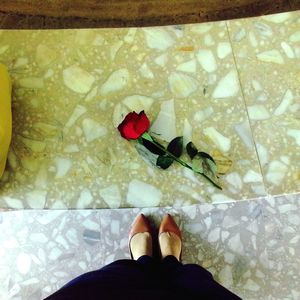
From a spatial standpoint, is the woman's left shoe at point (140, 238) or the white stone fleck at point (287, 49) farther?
the white stone fleck at point (287, 49)

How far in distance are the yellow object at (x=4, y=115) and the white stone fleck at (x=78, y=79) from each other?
0.61 feet

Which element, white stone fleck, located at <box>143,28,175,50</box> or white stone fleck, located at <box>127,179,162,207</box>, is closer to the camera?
white stone fleck, located at <box>127,179,162,207</box>

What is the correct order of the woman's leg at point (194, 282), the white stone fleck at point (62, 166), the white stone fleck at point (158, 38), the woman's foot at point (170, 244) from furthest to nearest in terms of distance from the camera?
1. the white stone fleck at point (158, 38)
2. the white stone fleck at point (62, 166)
3. the woman's foot at point (170, 244)
4. the woman's leg at point (194, 282)

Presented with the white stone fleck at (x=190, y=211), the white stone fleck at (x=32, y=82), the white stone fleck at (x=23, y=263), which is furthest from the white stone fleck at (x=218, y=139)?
the white stone fleck at (x=23, y=263)

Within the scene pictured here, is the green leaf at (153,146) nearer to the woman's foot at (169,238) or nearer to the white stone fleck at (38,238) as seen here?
the woman's foot at (169,238)

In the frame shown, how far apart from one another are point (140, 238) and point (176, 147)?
11.6 inches

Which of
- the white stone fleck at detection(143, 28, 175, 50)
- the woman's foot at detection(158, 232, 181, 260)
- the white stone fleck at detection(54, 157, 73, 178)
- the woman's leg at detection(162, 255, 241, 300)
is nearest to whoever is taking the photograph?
the woman's leg at detection(162, 255, 241, 300)

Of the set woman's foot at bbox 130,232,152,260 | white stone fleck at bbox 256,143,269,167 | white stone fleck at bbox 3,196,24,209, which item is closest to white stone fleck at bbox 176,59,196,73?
white stone fleck at bbox 256,143,269,167

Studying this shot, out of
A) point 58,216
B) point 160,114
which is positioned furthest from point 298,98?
point 58,216

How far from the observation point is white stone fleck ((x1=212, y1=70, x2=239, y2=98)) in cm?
135

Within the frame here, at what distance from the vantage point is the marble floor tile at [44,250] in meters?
1.23

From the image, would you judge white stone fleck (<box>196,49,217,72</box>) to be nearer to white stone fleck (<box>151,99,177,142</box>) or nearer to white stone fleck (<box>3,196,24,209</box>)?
white stone fleck (<box>151,99,177,142</box>)

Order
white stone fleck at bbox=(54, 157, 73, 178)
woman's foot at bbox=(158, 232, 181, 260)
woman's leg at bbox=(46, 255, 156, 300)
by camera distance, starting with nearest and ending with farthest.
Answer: woman's leg at bbox=(46, 255, 156, 300), woman's foot at bbox=(158, 232, 181, 260), white stone fleck at bbox=(54, 157, 73, 178)

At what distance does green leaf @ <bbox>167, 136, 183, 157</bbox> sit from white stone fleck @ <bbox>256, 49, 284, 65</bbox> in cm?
39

════════════════════

**WHAT THIS TASK INVOLVES:** The data above needs to be retyped exactly, with the images left out.

**RIGHT ANSWER:**
From a spatial standpoint, is the woman's left shoe at point (140, 238) or the white stone fleck at point (287, 49) farther?
the white stone fleck at point (287, 49)

How far in distance are the yellow object at (x=4, y=115) and the white stone fleck at (x=78, y=79) from each other?
0.61 feet

Which element, white stone fleck, located at <box>143,28,175,50</box> or white stone fleck, located at <box>127,179,162,207</box>, is closer to the camera?
white stone fleck, located at <box>127,179,162,207</box>

What is the correct order of the woman's leg at point (194, 282), the white stone fleck at point (62, 166), the white stone fleck at point (158, 38), the woman's foot at point (170, 244) from furthest to nearest in terms of distance from the camera?
1. the white stone fleck at point (158, 38)
2. the white stone fleck at point (62, 166)
3. the woman's foot at point (170, 244)
4. the woman's leg at point (194, 282)

Presented with the white stone fleck at (x=190, y=211), the white stone fleck at (x=32, y=82), the white stone fleck at (x=23, y=263), which is furthest from the white stone fleck at (x=218, y=139)?
the white stone fleck at (x=23, y=263)

Within the scene pictured here, is the green leaf at (153,146) nearer to the woman's foot at (169,238) or nearer to the white stone fleck at (38,238) as seen here?
the woman's foot at (169,238)

In the frame shown, how far apart from one another are point (140, 238) and point (176, 147)?
11.6 inches

Which of
- the white stone fleck at detection(143, 28, 175, 50)
- the woman's foot at detection(158, 232, 181, 260)
- the white stone fleck at detection(54, 157, 73, 178)
- the woman's leg at detection(162, 255, 241, 300)
is nearest to whoever is taking the photograph?
the woman's leg at detection(162, 255, 241, 300)

Of the set woman's foot at bbox 130,232,152,260 | white stone fleck at bbox 256,143,269,167 | white stone fleck at bbox 3,196,24,209, which item is closest to white stone fleck at bbox 176,59,196,73?
white stone fleck at bbox 256,143,269,167

Studying this shot, out of
A) point 58,216
B) point 160,114
which is positioned furthest from point 298,98?
point 58,216

How far from the observation point is white stone fleck ((x1=212, y1=70, x2=239, y2=98)) in cm?
135

Within the frame here, at what distance from the vantage point is the marble floor tile at [44,250] in meters?
1.23

From the image, would you judge white stone fleck (<box>196,49,217,72</box>) to be nearer to white stone fleck (<box>151,99,177,142</box>) or nearer to white stone fleck (<box>3,196,24,209</box>)?
white stone fleck (<box>151,99,177,142</box>)

Order
white stone fleck at bbox=(54, 157, 73, 178)
woman's foot at bbox=(158, 232, 181, 260)
woman's leg at bbox=(46, 255, 156, 300)
by camera distance, starting with nearest and ending with farthest.
Answer: woman's leg at bbox=(46, 255, 156, 300), woman's foot at bbox=(158, 232, 181, 260), white stone fleck at bbox=(54, 157, 73, 178)

At what distance does green leaf @ <bbox>167, 136, 183, 157</bbox> sit from white stone fleck @ <bbox>256, 49, 284, 65</bbox> in cm?
39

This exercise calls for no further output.